Histoires d’exils et de frontières, au Lucernaire

11 décembre 2008 Par marie | 0 commentaires

pliyaL’Humanité, le journal, avait commandé, à l’occasion de son 100e anniversaire, en 2004, une série de textes à des dramaturges. Le sujet était : « un siècle d’humanité ». Ni plus ni moins. L’écrivain d’origine béninoise José Pliya avait participé à l’exercice. Au Lucernaire, trois comédiens incarnent brillamment ses lettres, des courriers envoyés des 4 coins du monde et qui racontent l’amour, l’exil et l’identité. Très beau spectacle.

 

  « Un siècle d’humanité ». On n’eût pas pu trouver un sujet plus large, plus abstrait, plus dangereux… Mais José Pliya est bon élève, auteur récompensé en 2003 par le prix du Jeune théâtre André Roussin de l’Académie Française pour Le Complexe Thénardier. En dramaturge, il a fui les concepts et les discours creux qui, quoique bien jolis, auraient pu être écrits sur ce siècle, et sur cette humanité ; en dramaturge, il crée des personnage, leur invente des histoires, les inscrits dans un espace et un temps déterminés et les fait parler, rire et pleurer, jusqu’àce qu’ils soient bien vivants.

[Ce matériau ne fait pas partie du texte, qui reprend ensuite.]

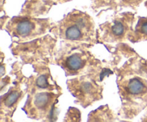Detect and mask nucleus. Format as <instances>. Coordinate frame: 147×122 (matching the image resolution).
I'll list each match as a JSON object with an SVG mask.
<instances>
[{"label": "nucleus", "mask_w": 147, "mask_h": 122, "mask_svg": "<svg viewBox=\"0 0 147 122\" xmlns=\"http://www.w3.org/2000/svg\"><path fill=\"white\" fill-rule=\"evenodd\" d=\"M49 97L48 95L45 93H42L36 96L34 98V104L37 107L43 108L49 103Z\"/></svg>", "instance_id": "5"}, {"label": "nucleus", "mask_w": 147, "mask_h": 122, "mask_svg": "<svg viewBox=\"0 0 147 122\" xmlns=\"http://www.w3.org/2000/svg\"><path fill=\"white\" fill-rule=\"evenodd\" d=\"M140 31L145 35H147V20H144L141 23L140 25Z\"/></svg>", "instance_id": "9"}, {"label": "nucleus", "mask_w": 147, "mask_h": 122, "mask_svg": "<svg viewBox=\"0 0 147 122\" xmlns=\"http://www.w3.org/2000/svg\"><path fill=\"white\" fill-rule=\"evenodd\" d=\"M34 28V24L29 20H23L20 21L17 23L16 30L17 34L20 35H27L31 32Z\"/></svg>", "instance_id": "3"}, {"label": "nucleus", "mask_w": 147, "mask_h": 122, "mask_svg": "<svg viewBox=\"0 0 147 122\" xmlns=\"http://www.w3.org/2000/svg\"><path fill=\"white\" fill-rule=\"evenodd\" d=\"M37 85L40 88H46L47 86V78L45 75H41L37 80Z\"/></svg>", "instance_id": "8"}, {"label": "nucleus", "mask_w": 147, "mask_h": 122, "mask_svg": "<svg viewBox=\"0 0 147 122\" xmlns=\"http://www.w3.org/2000/svg\"><path fill=\"white\" fill-rule=\"evenodd\" d=\"M112 32L115 35H121L124 32V26L123 25L122 23L116 22L115 25L112 27Z\"/></svg>", "instance_id": "7"}, {"label": "nucleus", "mask_w": 147, "mask_h": 122, "mask_svg": "<svg viewBox=\"0 0 147 122\" xmlns=\"http://www.w3.org/2000/svg\"><path fill=\"white\" fill-rule=\"evenodd\" d=\"M82 24H80V21H79L78 24H73L67 27L65 31V37L70 40H80L83 37V27H80Z\"/></svg>", "instance_id": "1"}, {"label": "nucleus", "mask_w": 147, "mask_h": 122, "mask_svg": "<svg viewBox=\"0 0 147 122\" xmlns=\"http://www.w3.org/2000/svg\"><path fill=\"white\" fill-rule=\"evenodd\" d=\"M83 61L81 57L78 55H73L67 58L66 65L71 70H77L83 66Z\"/></svg>", "instance_id": "4"}, {"label": "nucleus", "mask_w": 147, "mask_h": 122, "mask_svg": "<svg viewBox=\"0 0 147 122\" xmlns=\"http://www.w3.org/2000/svg\"><path fill=\"white\" fill-rule=\"evenodd\" d=\"M146 90V86L144 83L143 80L140 78L131 79L129 80V84L127 85V91L133 96L140 95Z\"/></svg>", "instance_id": "2"}, {"label": "nucleus", "mask_w": 147, "mask_h": 122, "mask_svg": "<svg viewBox=\"0 0 147 122\" xmlns=\"http://www.w3.org/2000/svg\"><path fill=\"white\" fill-rule=\"evenodd\" d=\"M19 97V93L17 92L14 91L11 92L9 95L7 97L5 100V105L7 106H11L17 101V100L18 99Z\"/></svg>", "instance_id": "6"}]
</instances>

Ainsi ce soldat parti combattre en Europe en 1914 et qui, du fin fond des tranchées, écrit au Maréchal pour lui demander à « être enterré en terre française, du Sénégal » ; ainsi cet immigrant mexicain coincé en centre de rétention qui rêve d’Hollywood et loue le très « fort » Arnold Schwarzenegger, ou cette jeune militante du NSDAP qui demande à Hitler de lui rendre les enfants qui lui ont été enlevés….

 Le soldat sénégalais, le pied-noir et la sans papier renvoyée chez elle sont aux prises avec des lois pliyahistoriques et administratives qui les dépassent, et remettent en cause des identités depuis longtemps forgées. Comme la télé dans la blague de Mochué et David, l’humanité n’est, chez Pliya, ni noire, ni blanche, mais colorée de Préfets poètes qui appliquent la loi en s’émouvant devant un passeport, de pieds-noirs algériens partout ballottés et de femmes déportées qui s’extasient de la colère, donc de la vie, d’une des leurs. Un beau texte servi par le talent de trois comédiens : Jean-Pierre Becker, Paulin Fodouop et Isabelle Fruchart.

« Lettres d’humanité », Au Lucernaire, jusqu’au 3 janvier du mardi au samedi à 19h, 53 rue Notre Dame des Champs, Paris 6e, métro ND des Champs, 01 45 44 57 34. Tarif web étudiant ou sénior : 15 euros, tarif web : 20 euros. Rencontre avec l’auteur mardi prochain, le 16 décembre, à l’issue de la représentation.